Alternatively, we could formulate this as a coefficient on indicators for before/after the cut. These two different deltas would represent the effect of clinic. \[ h(t, X(t)) = h_0(t) * exp \left[ \beta_2 dose + \beta_3 prison + \delta_1 * clinic * g_1(t) + \delta_2 * clinic * g_2(t) \right] \]

```
# Transform addicts data into counting process
head(addicts)
```

```
## id clinic status survt prison dose
## 1 1 1 1 428 0 50
## 2 2 1 1 275 1 55
## 3 3 1 1 262 0 55
## 4 4 1 1 183 0 30
## 5 5 1 1 259 1 65
## 6 6 1 1 714 0 55
```

```
# Start with all columns except time, then merge in the failure event.
addicts.cp <- tmerge(
addicts %>% select(id, clinic, prison, dose),
addicts %>% select(id, survt, status),
id=id,
failure=event(survt, status))
addicts.cp <- tmerge(
addicts.cp,
addicts %>% mutate(time_365=365),
id=id,
after_365 = tdc(time_365))
# Add a before365 variable
addicts.cp <- addicts.cp %>%
mutate(tx= ifelse(clinic == 1, 1, 0),
before_365 = 1 - after_365)
extended_fit <- coxph(
Surv(tstart, tstop, failure) ~ dose + prison + tx:before_365 + tx:after_365,
data=addicts.cp)
summary(extended_fit)
```

```
## Call:
## coxph(formula = Surv(tstart, tstop, failure) ~ dose + prison +
## tx:before_365 + tx:after_365, data = addicts.cp)
##
## n= 360, number of events= 150
##
## coef exp(coef) se(coef) z Pr(>|z|)
## dose -0.035480 0.965142 0.006435 -5.514 3.52e-08 ***
## prison 0.377951 1.459291 0.168415 2.244 0.0248 *
## tx:before_365 0.459373 1.583081 0.255290 1.799 0.0720 .
## tx:after_365 1.830517 6.237113 0.385954 4.743 2.11e-06 ***
## ---
## Signif. codes: 0 '***' 0.001 '**' 0.01 '*' 0.05 '.' 0.1 ' ' 1
##
## exp(coef) exp(-coef) lower .95 upper .95
## dose 0.9651 1.0361 0.9530 0.9774
## prison 1.4593 0.6853 1.0490 2.0300
## tx:before_365 1.5831 0.6317 0.9598 2.6110
## tx:after_365 6.2371 0.1603 2.9272 13.2895
##
## Concordance= 0.68 (se = 0.023 )
## Likelihood ratio test= 74.25 on 4 df, p=3e-15
## Wald test = 57.48 on 4 df, p=1e-11
## Score (logrank) test = 64.22 on 4 df, p=4e-13
```

We can see that after 365, the choice of clinic really matters with a hazard ratio of 6.23.
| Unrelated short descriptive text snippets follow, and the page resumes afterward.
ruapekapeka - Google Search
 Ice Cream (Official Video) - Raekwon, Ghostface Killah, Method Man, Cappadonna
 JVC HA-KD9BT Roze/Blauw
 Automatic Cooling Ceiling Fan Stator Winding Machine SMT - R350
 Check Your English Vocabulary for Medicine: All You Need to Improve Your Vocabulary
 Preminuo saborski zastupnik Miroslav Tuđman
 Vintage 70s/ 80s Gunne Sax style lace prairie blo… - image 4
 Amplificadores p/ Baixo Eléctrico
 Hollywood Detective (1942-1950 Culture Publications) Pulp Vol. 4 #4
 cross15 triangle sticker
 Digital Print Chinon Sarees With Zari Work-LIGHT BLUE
Dividing the time period into two is quite coarse. In our initial plot, we observed that the gap survival curves continues to increase over time. Let’s model that directly.

```
addicts.cp <- survSplit(addicts, cut=addicts$survt[addicts$status==1],
end="survt", event="status", start="start")
addicts.cp <- addicts.cp %>% mutate(tx = ifelse(clinic == 1, 1, 0))
direct_interaction_fit <- coxph(Surv(start, survt, status) ~ dose + prison + tx + tx:survt, data=addicts.cp)
```

```
## Warning in coxph(Surv(start, survt, status) ~ dose + prison + tx + tx:survt, : a
## variable appears on both the left and right sides of the formula
```

`summary(direct_interaction_fit)`

```
## Call:
## coxph(formula = Surv(start, survt, status) ~ dose + prison +
## tx + tx:survt, data = addicts.cp)
##
## n= 18708, number of events= 150
##
## coef exp(coef) se(coef) z Pr(>|z|)
## dose -0.0351865 0.9654253 0.0064425 -5.462 4.72e-08 ***
## prison 0.3899661 1.4769307 0.1688856 2.309 0.0209 *
## tx -0.0193951 0.9807918 0.3471700 -0.056 0.9554
## tx:survt 0.0030207 1.0030253 0.0009453 3.195 0.0014 **
## ---
## Signif. codes: 0 '***' 0.001 '**' 0.01 '*' 0.05 '.' 0.1 ' ' 1
##
## exp(coef) exp(-coef) lower .95 upper .95
## dose 0.9654 1.0358 0.9533 0.9777
## prison 1.4769 0.6771 1.0607 2.0564
## tx 0.9808 1.0196 0.4967 1.9368
## tx:survt 1.0030 0.9970 1.0012 1.0049
##
## Concordance= 0.682 (se = 0.023 )
## Likelihood ratio test= 76.13 on 4 df, p=1e-15
## Wald test = 57.76 on 4 df, p=9e-12
## Score (logrank) test = 67.09 on 4 df, p=9e-14
```

See Kleinberg and Klein (p264) for calculation of confidence intervals.